Suzanne Smith

MBA '08

Founder and Managing Director
Social Impact Architects

What do you do professionally?

I'm a serial social entrepreneur who is driven to help the social sector. Our team enables organizations to leverage entrepreneurial principles and create higher impact, higher performance strategies by applying three core principles: engaging in thought leadership (@socialtrendspot; a weekly blog on my website), teaching the next generation of social entrepreneurs, and running a consulting firm (Social Impact Architects) to work alongside organizations as they effect change.

What is the most enjoyable part of your job?

Aha! moments – my parents were teachers, and I love the moment when I've taught someone a "way of working" that gives them that Aha! moment and their viewpoint is forever changed.

What is the biggest challenge you face?

Time management – however, I think that is an outdated way of viewing it. Instead, I challenge myself with "energy management;" in other words, how to best utilize my finite time and energy toward my social mission and still enjoy a fulfilling personal life.

What sorts of interesting places has your position taken you? Do you have a favorite?

I love traveling domestically and internationally, and I'm five states away from visiting all 50. Last year I worked in Alaska, and this year will give a speech in Montana (and plan to tour Wyoming and Idaho while I'm there). Every community embraces social entrepreneurship in principle, but engages it in different ways—my job is to connect them with something they know and to help shift their perspective and then take action.

What is the best professional advice you've received?

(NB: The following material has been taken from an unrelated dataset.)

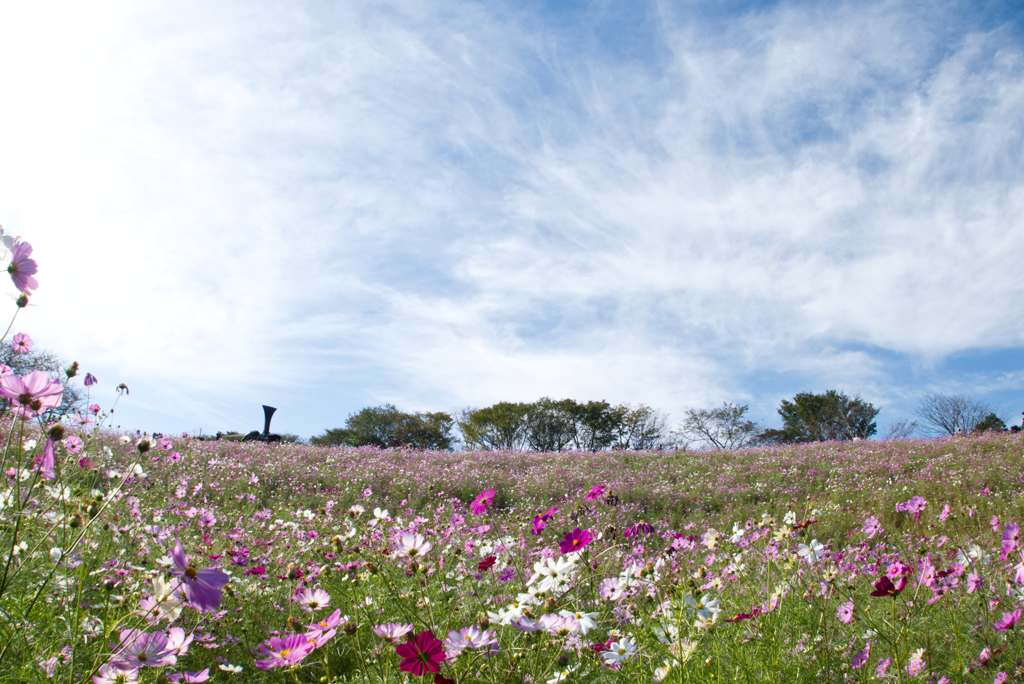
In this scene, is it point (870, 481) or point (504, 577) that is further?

Too many examples to list! I have a mentor who has been with me since my mid-20s, and he has coached some of the top executives for Fortune 500 clients. We happened to sit next to each other on a flight, and I experienced one of the best conversations of my life. He magnanimously offered to take me on as a pro-bono client, since I worked for a nonprofit. He encouraged me to separately classify my goals as professional (you + work), personal (you + family), and private (just you). Every year I decide on 1-2 things in each category. I don't focus first on the goals, but focus on the feelings I want to cultivate in each area and derive my goals from that feeling. We still talk regularly and, believe me, he keeps me accountable to those goals!

Aside from your current role, what is your dream job?

I'm doing it!

What do you like to do outside of work?

Anything that I haven't done before—rafting, skydiving, or exploring a new place. Spending time with friends and my 6 (almost 7) nieces and nephews.

What is the most important thing you learned during your time at Fuqua?

On my very first day then-Daytime Dean Bill Boulding said, "There is no growth in comfort, there is no comfort in growth." I had my own Aha! moment and now pass that quote on to my students and clients.

Who was your favorite professor?

Outside of my muses in the Social Entrepreneurship area (Greg Dees, Paul Bloom, Cathy Clark, and Matt Nash), among whom I could never choose, I loved Dan Ariely, author of Predictably Irrational and leading researcher in behavioral economics. It was his first year back at Duke, and I was just a sponge in his class. I still use his principles to stun my students and clients. I also never forgot his lesson on "Opening and Closing Doors." He is a genius, and I am privileged to know him.

What is your favorite Fuqua memory?

Fuqua Fridays! After a tough week of bending my mind and pushing my physical limits, it was great fun to unwind with others. It was even better when followed by FuquaVision, our version of SNL.

What does Team Fuqua mean to you?

Team Fuqua = a great sense of community. Knowing that there is always someone, whether from my class year or another, who is one e-mail or phone call away—and is willing to respond within 24 hours to help me. You can't beat that!